Dakwah itu artinya mengajak. Metode dakwah yang
diajarkan Rasulullah SAW, dan pernah dicontohkan Walisongo, adalah dakwah yang
dilandasi rasa kasih sayang dan penuh kelembutan. Mbah Maimun sama persis
dengan Mbah Sahal, adalah alim ulama yang arif. Mbah Maimun menasehati
demikian, karena sangat tahu pada dasarnya para penganut aliran Ahmadiyah
adalah orang yang ikut-ikutan saja. Banyak di antara mereka yang tidak memiliki
kitab karangan Mirza Ghulam Ahmad.
Ibaratnya calo armada bus, kalau cara mengajaknya
penuh keramahan dan kesabaran, pasti yang diajak mau menurut. Tapi, kalau cara
mengajaknya seperti preman terminal, para penganut aliran Ahmadiyah justru lari
dari cahaya Islam. Kata Mbah Maimun, aliran Ahmadiyah sebenarnya hanya masalah
beda nabi penutupnya siapa, jadi sangat mudah ditarik kembali ke agama Islam,
kalau kita betul caranya berdakwah.
***
Terakhir, saya nukilkan lagi sebuah “cerita
humor” seorang kiyai sepuh NU yang lain lagi. Penuh ilmu hikmah, meski terkesan
lucu.
Suatu hari ada kiyai-kiyai NU kumpul di sebuah
pondok pesantren. Saat itu Mbah Yai Ahmad Mustofa Bisri ingin menerangkan
tentang awal mula kesalahan beragama.
Beliau melemparkan pertanyaan, “PPP, PDI, dan
Golkar itu wasilah atau ghoyyah?” Para kiyai pun serempak menjawab dengan
mantap, “Wasilah!” Ada yang saking mantapnya, jadi malah setengah berteriak.

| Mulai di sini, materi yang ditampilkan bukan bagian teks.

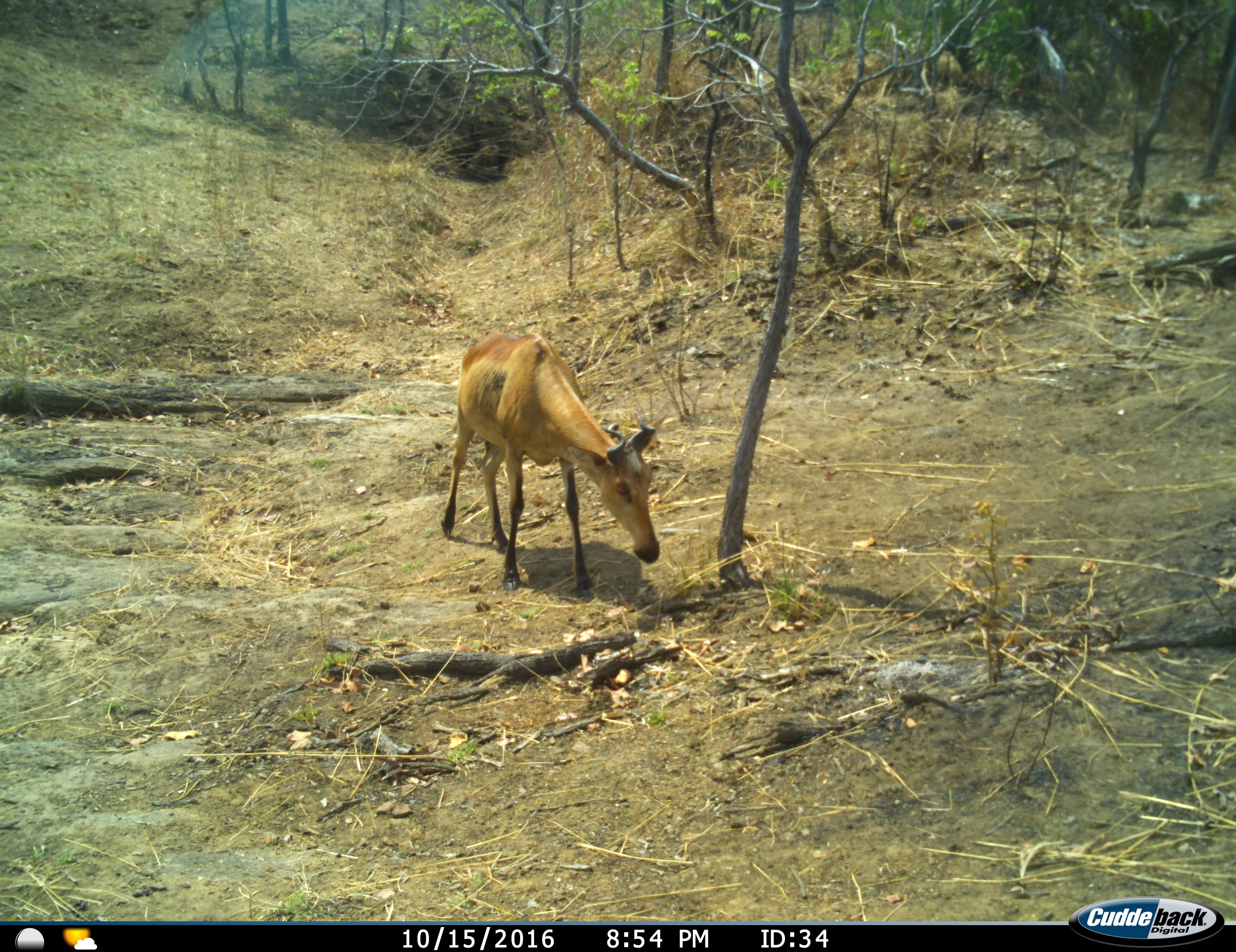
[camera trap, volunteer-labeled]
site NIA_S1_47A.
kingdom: Animalia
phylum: Chordata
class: Mammalia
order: Artiodactyla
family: Bovidae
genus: Alcelaphus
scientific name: Alcelaphus buselaphus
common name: hartebeest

Kiyai sepuh itu menimpali, “Nilai 100 untuk bapak-bapak kiyai.”
“NU, Muhammadiyah, dan semacamnya itu wasilah
atau ghoyyah?” Mbah Mustofa Bisri bertanya lagi. Para kiyai kemudian menjawab
pelan agak ragu-ragu, “Wasilah...” Beliau hanya tersenyum mendengar nada
jawaban para kiyai yang mulai terasa berubah.
Pertanyaan terakhir, kiyai sepuh itu pun
bertanya, “Islam, Katholik, Hindu, dan semacamnya itu wasilah atau ghoyyah?”
Seketika itu pula ruangan menjadi hening. Tidak
ada kiyai yang menjawab. Mbah Mustofa sampai mengulangi pertanyaannya tiga
kali, para kiyai tersebut tetap hanya diam.
Ghoyyah itu artinya tujuan akhir. Wasilah itu
artinya sarana menuju.
Kemudian ada kiyai yang balik bertanya, “Kalau
pendapat Gus Mus sendiri bagaimana?” Dengan mantap beliau menjawab, “Agama
Islam adalah wasilah.” Para kiyai kemudian ribut sendiri, “Lho, bagaimana bisa
agama Islam adalah wasilah?!”
Sekali lagi, dengan mantap, Mbah Yai Ahmad
Mustofa Bisri menjawab penuh kharisma, “Karena ghoyyah-nya... Allah.” Seketika
itu pula, semua kiyai di ruangan tersebut kembali diam semua.
Mbah Mustofa Bisri lantas membuat pengandaian.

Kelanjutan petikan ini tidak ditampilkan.